The problem ▸ An exact restatement is required. Cover only the lines of the records from the first through the line with "Black Hammer: Age", and skip pictures.

Data supplied ▸
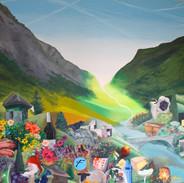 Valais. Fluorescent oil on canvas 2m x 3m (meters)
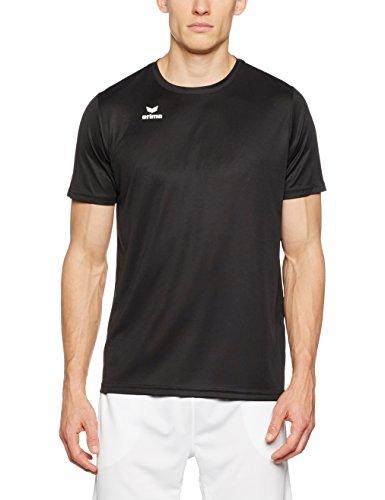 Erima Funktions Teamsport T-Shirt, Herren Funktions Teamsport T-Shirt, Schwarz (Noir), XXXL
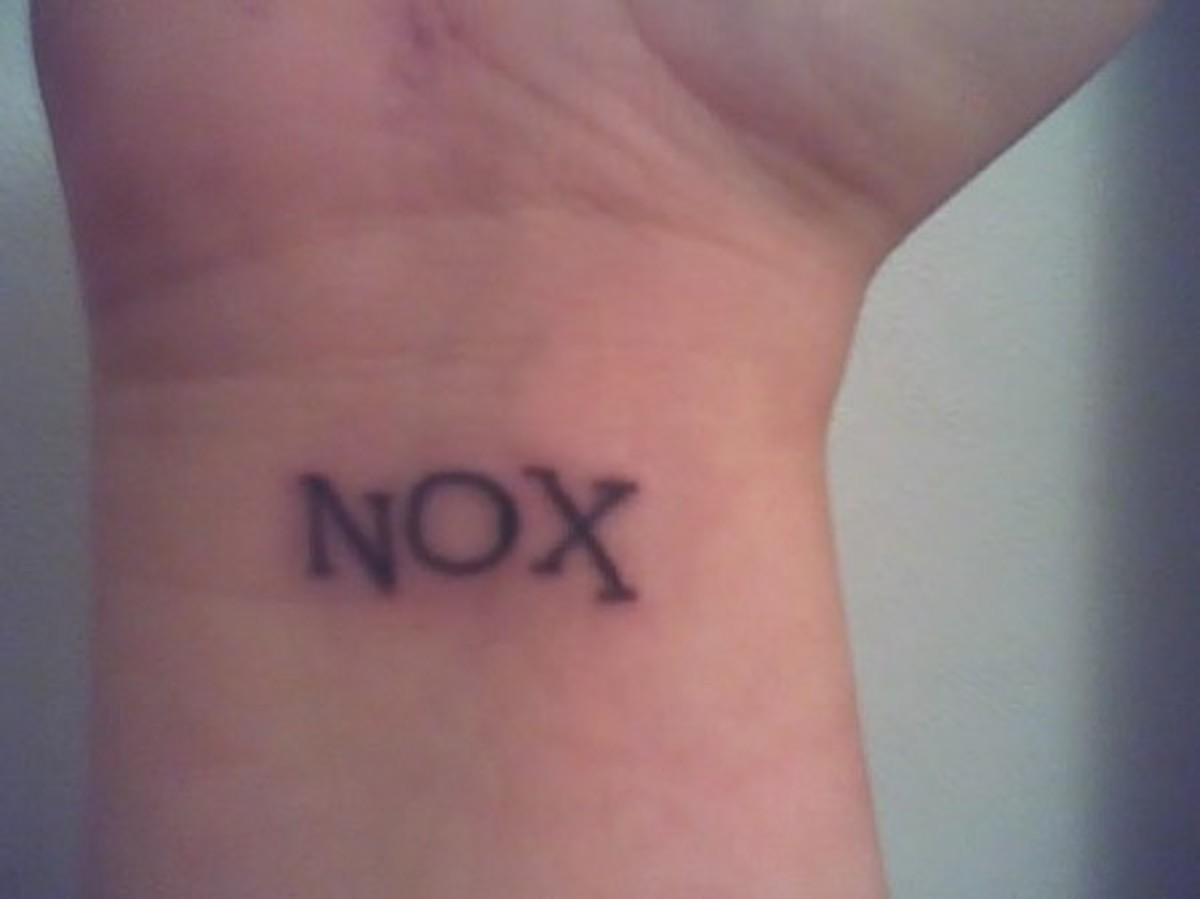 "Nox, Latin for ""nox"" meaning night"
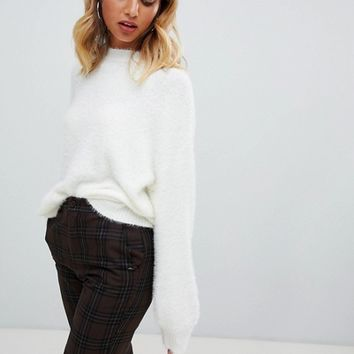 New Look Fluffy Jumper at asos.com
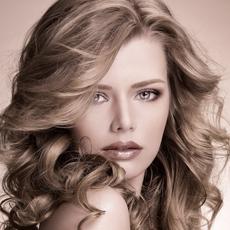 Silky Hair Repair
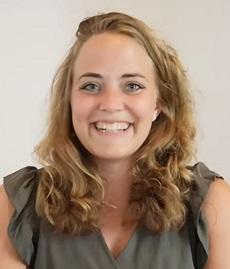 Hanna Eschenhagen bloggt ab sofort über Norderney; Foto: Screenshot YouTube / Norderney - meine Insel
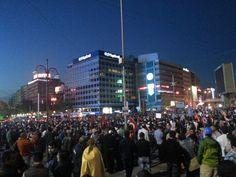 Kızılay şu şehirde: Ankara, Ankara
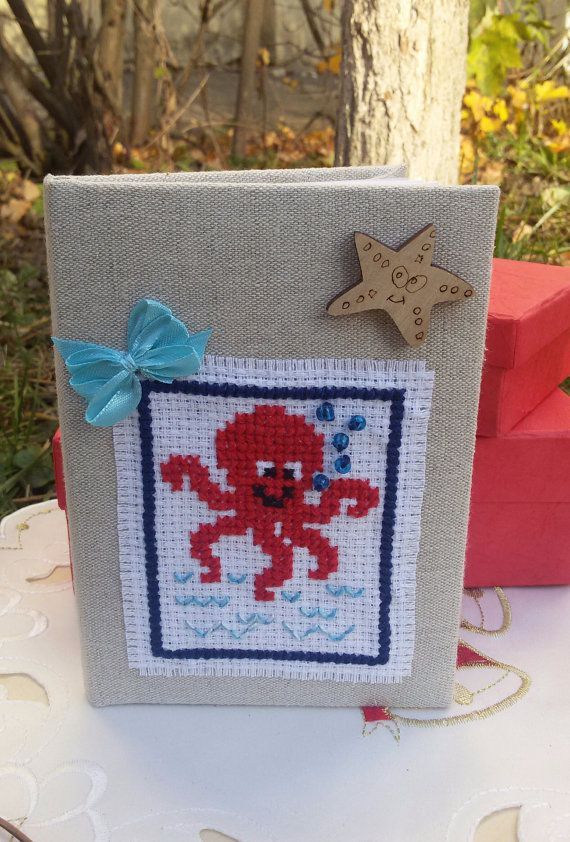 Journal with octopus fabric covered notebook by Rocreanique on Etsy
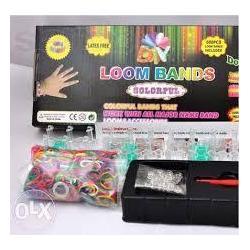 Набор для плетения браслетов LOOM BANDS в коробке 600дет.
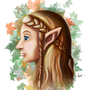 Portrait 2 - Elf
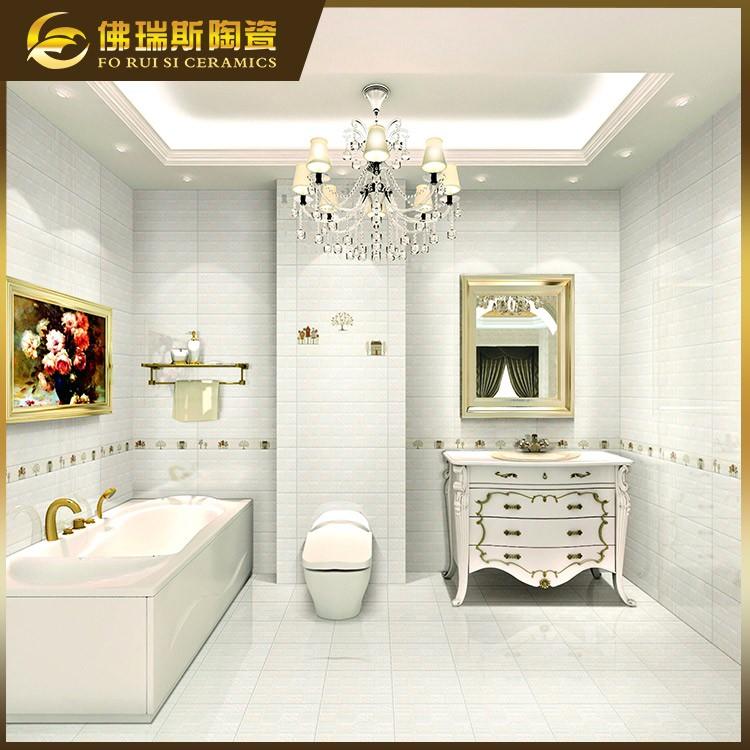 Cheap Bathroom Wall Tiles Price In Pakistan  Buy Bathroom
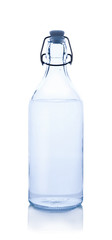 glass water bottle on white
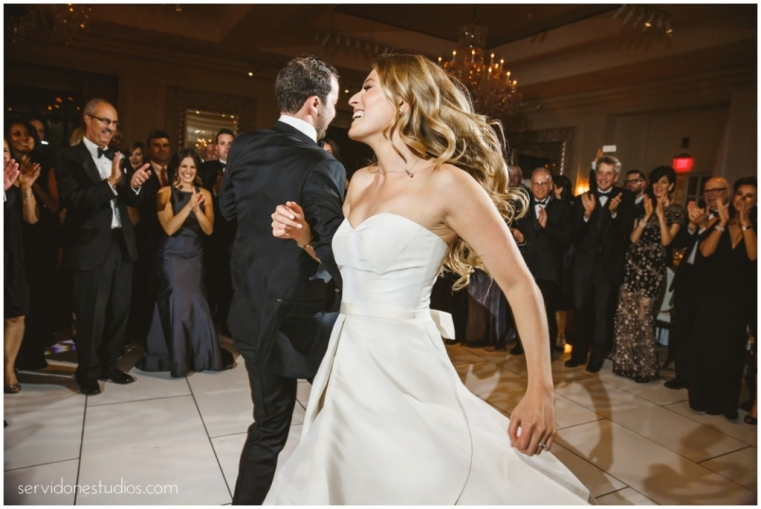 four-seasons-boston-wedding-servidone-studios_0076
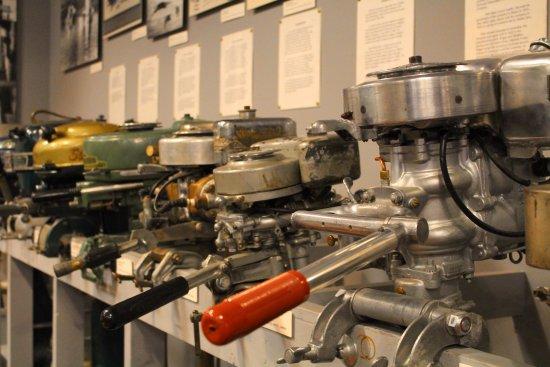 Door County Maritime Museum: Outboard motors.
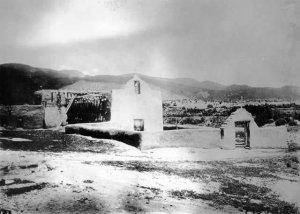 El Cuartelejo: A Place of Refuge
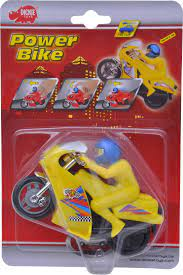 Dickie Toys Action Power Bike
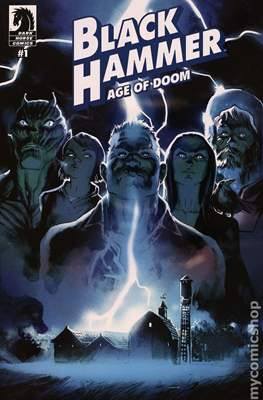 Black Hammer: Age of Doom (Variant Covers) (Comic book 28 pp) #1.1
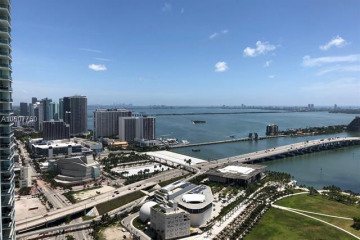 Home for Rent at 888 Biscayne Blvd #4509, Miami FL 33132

Answer for the task ▸
 Valais. Fluorescent oil on canvas 2m x 3m (meters)
 Erima Funktions Teamsport T-Shirt, Herren Funktions Teamsport T-Shirt, Schwarz (Noir), XXXL
 "Nox, Latin for ""nox"" meaning night"
 New Look Fluffy Jumper at asos.com
 Silky Hair Repair
 Hanna Eschenhagen bloggt ab sofort über Norderney; Foto: Screenshot YouTube / Norderney - meine Insel
 Kızılay şu şehirde: Ankara, Ankara
 Journal with octopus fabric covered notebook by Rocreanique on Etsy
 Набор для плетения браслетов LOOM BANDS в коробке 600дет.
 Portrait 2 - Elf
 Cheap Bathroom Wall Tiles Price In Pakistan  Buy Bathroom
 glass water bottle on white
 four-seasons-boston-wedding-servidone-studios_0076
 Door County Maritime Museum: Outboard motors.
 El Cuartelejo: A Place of Refuge
 Dickie Toys Action Power Bike
 Black Hammer: Age of Doom (Variant Covers) (Comic book 28 pp) #1.1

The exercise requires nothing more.